Executive Interview Questions:

  1. Describe a time that you had to achieve XYZ for a previous employer, how did you do that, how long did it take you, how successful where you?

Our goal with this question is to allow you to find out how an executive candidate will handle your business challenges by understanding how they have handled similar situations in the past with previous employers. This allows you to understand their judgement, thought process, decision making, strategy and finally their ability to solve the problem or challenge effectively and with great results. This will also give you an idea of the areas that the executive candidate may find difficult or challenging.

  1. What size organization and budgets has this executive candidate worked for and within in the past to achieve a result?

The goal here is to see if this executive is a culture fit for your organization. If they have worked mostly for large companies with a lot of resources, you may question if they are a culture fit for a startup. Have they managed to create a result with small budgets, are they agile and scrappy or are they used to a lot of layers of decision making and slow decision making processes with large budgets? For a marketing executive, you need to ask, if this executive had a large advertising budget and were representing an iconic brand in the past, what if any translation will you achieve with a unknown brand and little or no budget?

  1. Try to avoid obvious questions.

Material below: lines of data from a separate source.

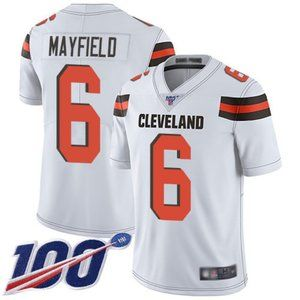 Youth Browns #6 Baker Mayfield Jersey 100th
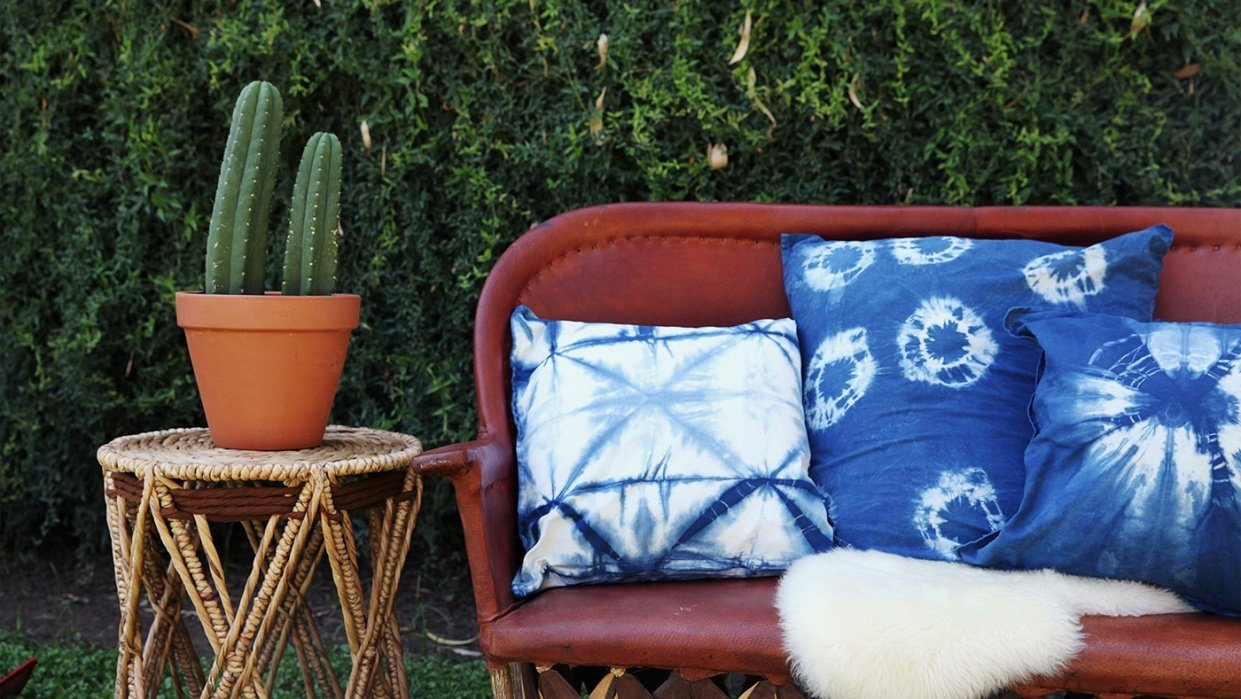 Before and Afters - Shibori 5 Ways - student project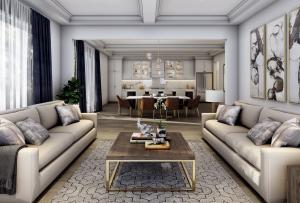 Glen Ashton Estates - Living Room - GlenAshton Living2 300x203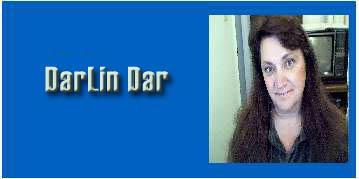 Darlin Dar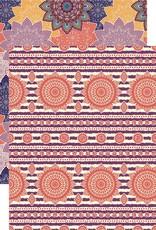 Reminisce 12 x 12 Decorative Paper Balance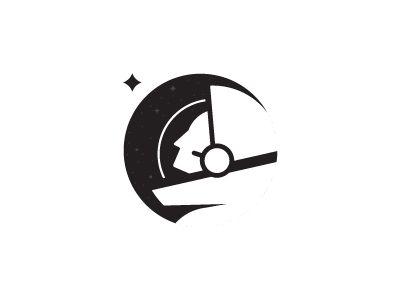 astronaut logo brand - photo #45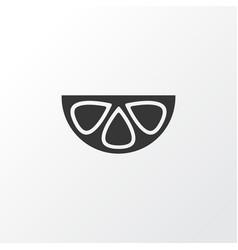 mangosteen icon symbol premium quality isolated vector image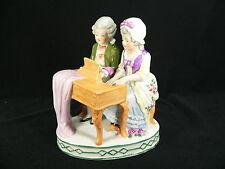 Paar am Klavier / älteres Figurenpaar Handbemalt Carl Scheidig, Reichmannsdorf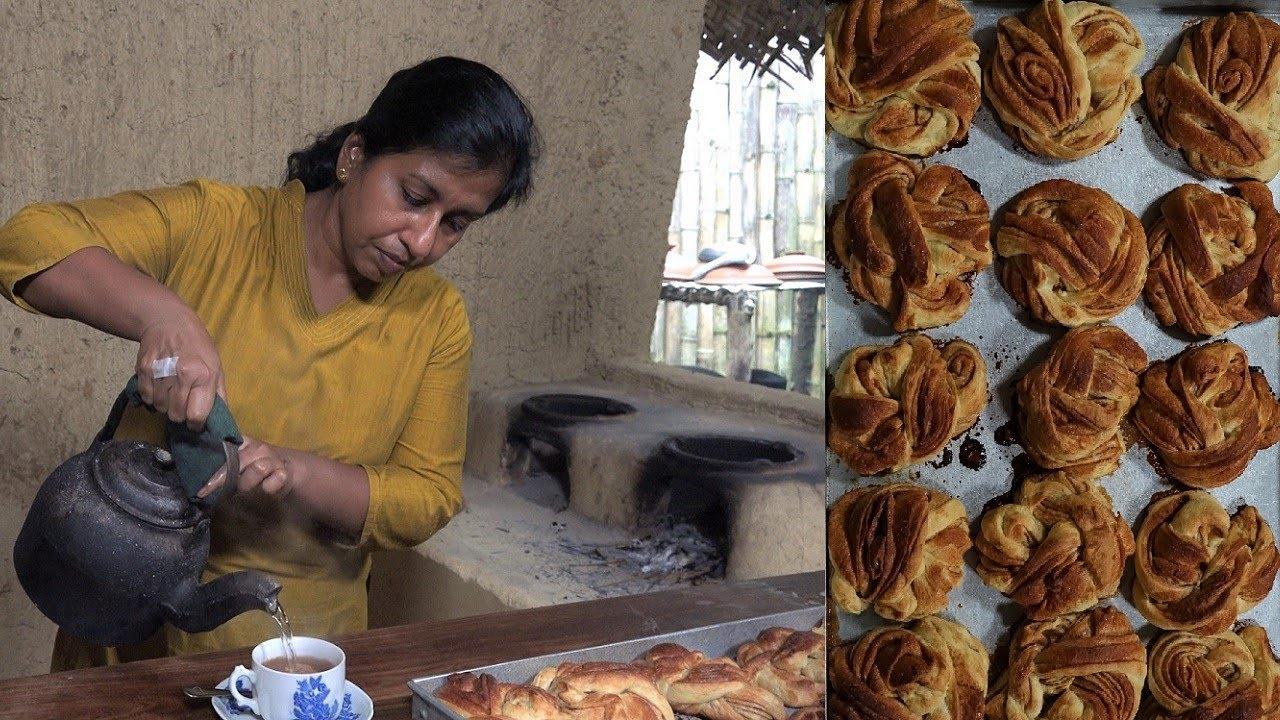 She is making Cinnamon Buns and Cinnamon Tea from healthy cinnamon powder ❤ Village Healthy Food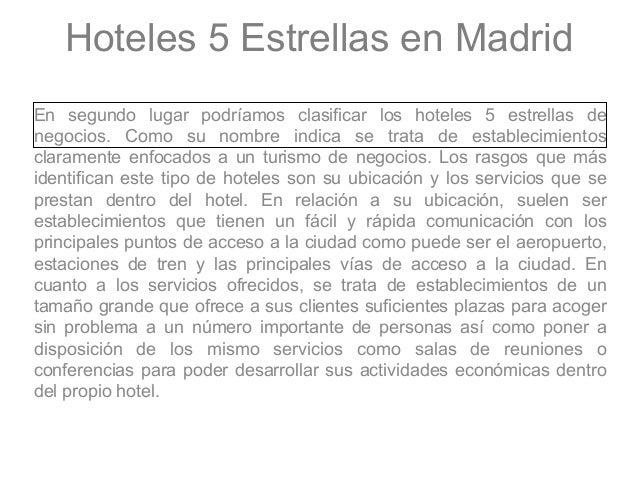 Hoteles 5 estrellas madrid - Hoteles cinco estrellas en madrid ...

Hopefully, you have a sourcer, prior to the executive candidate reaching your desk, so you know that any concerns in logistics, gaps in employment, a lot of movement, their willingness to relocate, their commute time comfort level, their virtual work desires/needs, their price range, etc. have already been addressed and aligned.
  1. What is the executive candidate’s values and do these values align with your organization’s values. Ask questions around what the executive candidate values in a work environment and make sure these key values align with your organizations key values.
  1. Is the executive candidate passionate about your offering, do they become excited, inspired by the role and what the role entails? Do they see the same destination that you/your company does at the 1 year plan for the role?
  1. How well does the executive candidate tell a story? Ask them to tell a story about themselves, this will allow you to see how good of a storyteller they are, and what they value in their own experiences.
  1. How well do you handle difficult situations, what do you do when you are faced with one, how did you not give up? As in anything, there will always be difficult times, you want to get an understanding of how this executive candidate responds to difficulty.

These are some suggestions for questions to get an executive candidate in a conversation about what they have done in the past and how their successes and challenges can add to your organization’s goals.